Les salles de bains sont un environnement très difficile pour les appareils électroniques. Imaginez : il y a de la vapeur abondante, des éclaboussures directes provenant de la douche, et des températures qui passent de glaciales à brûlantes en quelques minutes seulement.
Nous concevons nos chauffe-eaux selon la norme IP55. Mais voilà le problème : une classe de protection indiquée dans les spécifications ne signifie pas grand-chose si l’appareil tombe en panne après six mois d’utilisation réelle.
Le problème avec la vapeur
IP55 semble être une bonne protection. Cela signifie que l’appareil peut résister à la poussière et à de faibles pressions d’eau. Mais la vapeur ? C’est une autre histoire.
La vapeur d’eau est insidieuse : elle parvient à pénétrer dans les joints que l’eau liquide ne peut pas atteindre. Une fois à l’intérieur, elle se dépose sur les terminaux électriques et sur la coque de l’appareil. Cela provoque de la rouille, de la corrosion, et finalement, des arcs électriques dangereux.

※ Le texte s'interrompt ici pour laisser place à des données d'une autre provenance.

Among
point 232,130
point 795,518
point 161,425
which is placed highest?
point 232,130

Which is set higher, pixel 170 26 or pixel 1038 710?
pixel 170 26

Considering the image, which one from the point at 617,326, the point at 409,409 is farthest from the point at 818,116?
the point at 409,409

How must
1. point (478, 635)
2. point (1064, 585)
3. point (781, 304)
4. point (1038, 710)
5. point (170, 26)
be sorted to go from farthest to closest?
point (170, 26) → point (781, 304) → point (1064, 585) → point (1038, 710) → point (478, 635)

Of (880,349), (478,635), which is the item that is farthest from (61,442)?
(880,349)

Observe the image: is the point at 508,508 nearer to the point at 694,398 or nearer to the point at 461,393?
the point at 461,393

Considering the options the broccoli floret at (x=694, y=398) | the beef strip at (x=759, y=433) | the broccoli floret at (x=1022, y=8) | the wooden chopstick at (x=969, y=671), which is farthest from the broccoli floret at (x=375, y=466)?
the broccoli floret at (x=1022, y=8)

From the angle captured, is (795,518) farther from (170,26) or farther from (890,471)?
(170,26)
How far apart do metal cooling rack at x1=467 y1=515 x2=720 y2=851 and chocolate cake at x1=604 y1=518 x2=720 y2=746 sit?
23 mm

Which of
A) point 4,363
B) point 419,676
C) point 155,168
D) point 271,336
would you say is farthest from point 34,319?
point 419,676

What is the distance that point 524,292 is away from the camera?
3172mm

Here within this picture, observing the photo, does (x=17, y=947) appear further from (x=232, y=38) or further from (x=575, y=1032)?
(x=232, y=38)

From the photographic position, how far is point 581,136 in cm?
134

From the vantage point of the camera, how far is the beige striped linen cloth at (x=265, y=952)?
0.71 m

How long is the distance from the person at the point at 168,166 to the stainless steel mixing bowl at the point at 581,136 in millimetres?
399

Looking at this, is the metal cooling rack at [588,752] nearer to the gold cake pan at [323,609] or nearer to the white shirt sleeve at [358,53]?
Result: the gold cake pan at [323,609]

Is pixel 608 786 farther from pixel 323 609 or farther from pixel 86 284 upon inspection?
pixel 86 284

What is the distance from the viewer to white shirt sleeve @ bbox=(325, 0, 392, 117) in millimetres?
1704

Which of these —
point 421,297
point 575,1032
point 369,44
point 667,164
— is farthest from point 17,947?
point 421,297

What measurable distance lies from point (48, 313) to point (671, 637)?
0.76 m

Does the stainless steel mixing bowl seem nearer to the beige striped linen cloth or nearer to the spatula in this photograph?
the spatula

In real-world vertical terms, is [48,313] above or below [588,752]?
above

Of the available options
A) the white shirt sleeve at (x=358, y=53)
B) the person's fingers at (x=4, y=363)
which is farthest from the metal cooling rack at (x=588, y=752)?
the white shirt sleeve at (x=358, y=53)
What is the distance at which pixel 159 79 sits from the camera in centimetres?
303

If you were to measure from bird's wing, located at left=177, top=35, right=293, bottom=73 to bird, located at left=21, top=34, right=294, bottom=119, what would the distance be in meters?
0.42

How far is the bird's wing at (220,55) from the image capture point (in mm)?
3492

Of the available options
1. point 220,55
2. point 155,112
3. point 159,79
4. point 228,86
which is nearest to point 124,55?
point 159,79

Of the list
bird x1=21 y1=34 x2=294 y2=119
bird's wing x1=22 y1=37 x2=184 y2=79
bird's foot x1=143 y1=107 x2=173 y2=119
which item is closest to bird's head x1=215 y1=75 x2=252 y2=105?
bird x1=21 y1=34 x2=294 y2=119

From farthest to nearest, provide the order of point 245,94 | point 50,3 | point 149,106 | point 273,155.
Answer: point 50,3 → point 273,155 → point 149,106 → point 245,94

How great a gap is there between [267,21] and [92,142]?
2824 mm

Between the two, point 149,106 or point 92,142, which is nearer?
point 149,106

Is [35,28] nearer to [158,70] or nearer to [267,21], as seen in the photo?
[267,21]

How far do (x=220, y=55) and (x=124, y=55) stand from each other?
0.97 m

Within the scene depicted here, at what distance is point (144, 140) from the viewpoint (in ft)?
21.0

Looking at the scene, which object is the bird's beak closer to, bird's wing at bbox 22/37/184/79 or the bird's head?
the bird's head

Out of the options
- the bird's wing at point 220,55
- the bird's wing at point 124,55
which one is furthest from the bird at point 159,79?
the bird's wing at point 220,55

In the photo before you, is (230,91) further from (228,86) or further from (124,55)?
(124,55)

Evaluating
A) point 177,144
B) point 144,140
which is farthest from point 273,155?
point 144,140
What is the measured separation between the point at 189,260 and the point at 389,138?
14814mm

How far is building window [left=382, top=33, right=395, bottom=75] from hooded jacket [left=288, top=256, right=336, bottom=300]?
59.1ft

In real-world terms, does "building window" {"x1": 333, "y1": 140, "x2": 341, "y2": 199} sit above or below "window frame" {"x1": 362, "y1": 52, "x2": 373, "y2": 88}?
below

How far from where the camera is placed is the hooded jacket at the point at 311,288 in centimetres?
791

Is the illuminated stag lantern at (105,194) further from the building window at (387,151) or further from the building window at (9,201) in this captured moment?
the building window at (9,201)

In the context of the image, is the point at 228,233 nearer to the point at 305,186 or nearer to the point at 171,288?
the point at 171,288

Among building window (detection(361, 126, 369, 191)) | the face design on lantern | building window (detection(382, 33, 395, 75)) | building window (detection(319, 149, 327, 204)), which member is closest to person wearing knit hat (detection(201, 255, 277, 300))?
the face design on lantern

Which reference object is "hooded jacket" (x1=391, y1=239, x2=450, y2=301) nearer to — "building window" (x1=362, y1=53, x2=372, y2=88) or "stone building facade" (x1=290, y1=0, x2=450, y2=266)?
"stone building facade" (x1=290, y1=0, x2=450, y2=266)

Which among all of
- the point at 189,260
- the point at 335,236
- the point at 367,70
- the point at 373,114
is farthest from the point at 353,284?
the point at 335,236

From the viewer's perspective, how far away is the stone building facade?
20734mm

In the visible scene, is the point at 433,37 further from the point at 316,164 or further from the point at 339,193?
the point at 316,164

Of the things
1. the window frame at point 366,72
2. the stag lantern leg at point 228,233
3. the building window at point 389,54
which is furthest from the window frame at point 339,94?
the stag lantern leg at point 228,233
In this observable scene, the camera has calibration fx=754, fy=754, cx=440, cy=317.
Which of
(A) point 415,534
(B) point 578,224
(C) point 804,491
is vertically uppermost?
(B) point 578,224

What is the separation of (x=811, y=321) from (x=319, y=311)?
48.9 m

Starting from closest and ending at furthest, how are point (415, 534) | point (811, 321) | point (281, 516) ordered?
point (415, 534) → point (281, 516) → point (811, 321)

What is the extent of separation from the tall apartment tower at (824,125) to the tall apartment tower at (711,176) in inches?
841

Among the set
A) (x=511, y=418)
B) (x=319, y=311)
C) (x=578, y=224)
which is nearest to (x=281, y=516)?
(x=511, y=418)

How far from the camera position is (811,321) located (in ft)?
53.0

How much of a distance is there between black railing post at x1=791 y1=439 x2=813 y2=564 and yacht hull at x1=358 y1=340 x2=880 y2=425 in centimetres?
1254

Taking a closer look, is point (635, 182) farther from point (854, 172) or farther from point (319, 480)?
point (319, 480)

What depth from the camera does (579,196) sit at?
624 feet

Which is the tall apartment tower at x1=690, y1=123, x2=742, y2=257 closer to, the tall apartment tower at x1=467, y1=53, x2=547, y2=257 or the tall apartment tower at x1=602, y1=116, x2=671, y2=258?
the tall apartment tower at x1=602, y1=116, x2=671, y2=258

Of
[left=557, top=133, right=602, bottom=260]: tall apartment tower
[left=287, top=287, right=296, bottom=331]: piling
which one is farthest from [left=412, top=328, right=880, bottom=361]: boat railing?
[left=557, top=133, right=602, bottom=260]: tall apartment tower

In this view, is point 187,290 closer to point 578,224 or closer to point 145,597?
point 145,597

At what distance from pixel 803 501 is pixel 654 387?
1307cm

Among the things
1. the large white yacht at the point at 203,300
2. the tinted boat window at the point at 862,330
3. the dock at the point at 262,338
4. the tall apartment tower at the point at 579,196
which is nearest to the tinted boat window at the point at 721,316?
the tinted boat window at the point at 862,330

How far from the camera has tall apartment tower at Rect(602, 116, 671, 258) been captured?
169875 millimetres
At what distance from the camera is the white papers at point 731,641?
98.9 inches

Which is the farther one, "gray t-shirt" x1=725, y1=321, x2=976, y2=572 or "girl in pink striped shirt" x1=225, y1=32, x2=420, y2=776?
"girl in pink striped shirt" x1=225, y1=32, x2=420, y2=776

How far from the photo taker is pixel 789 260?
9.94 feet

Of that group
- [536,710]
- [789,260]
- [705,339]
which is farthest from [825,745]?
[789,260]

Pour éviter cela, nous effectuons des tests de durabilité sous conditions humides. En gros, nous plaçons ces chauffe-eaux dans une chambre où règnent des températures élevées et une humidité importante, pendant des semaines. Nous voulons que les joints ou les connecteurs cassent dans notre laboratoire, et non dans la salle de bains du client.
L’effet de « respiration »
Les éléments infrarouges deviennent incroyablement chauds. Lorsque l’interrupteur est éteint, les matériaux à l’intérieur de l’appareil se contractent au fur et à mesure qu’ils refroidissent.
Dans une pièce humide, cela crée un effet de « respiration » : l’appareil aspire littéralement l’air humide à l’intérieur de son boîtier.
Nous passons beaucoup de temps à observer comment les joints font face à cette situation. Si un joint se rétrécit ou devient fragile, alors la classe de protection IP55 n’a plus aucun sens. Nous ouvrons alors l’appareil pour vérifier s’il y a de la corrosion sur les fils et pour nous assurer que l’isolation continue de fonctionner correctement.
Trouver le bon équilibre
On pourrait penser : « Il suffit de renforcer les joints ! »
Mais il y a un problème : si nous rendons les joints trop hermétiques, la chaleur reste confinée à l’intérieur. Les composants électroniques commencent alors à se détériorer prématurément.
Il s’agit donc de trouver un équilibre : il faut empêcher l’humidité d’entrer, sans détruire les composants internes. Cela nécessite une bonne gestion de l’air, des systèmes de refroidissement efficaces, ainsi que de nombreux tests. C’est ainsi que nous pouvons nous assurer que le chauffe-eau reste sec et fonctionne pendant des années.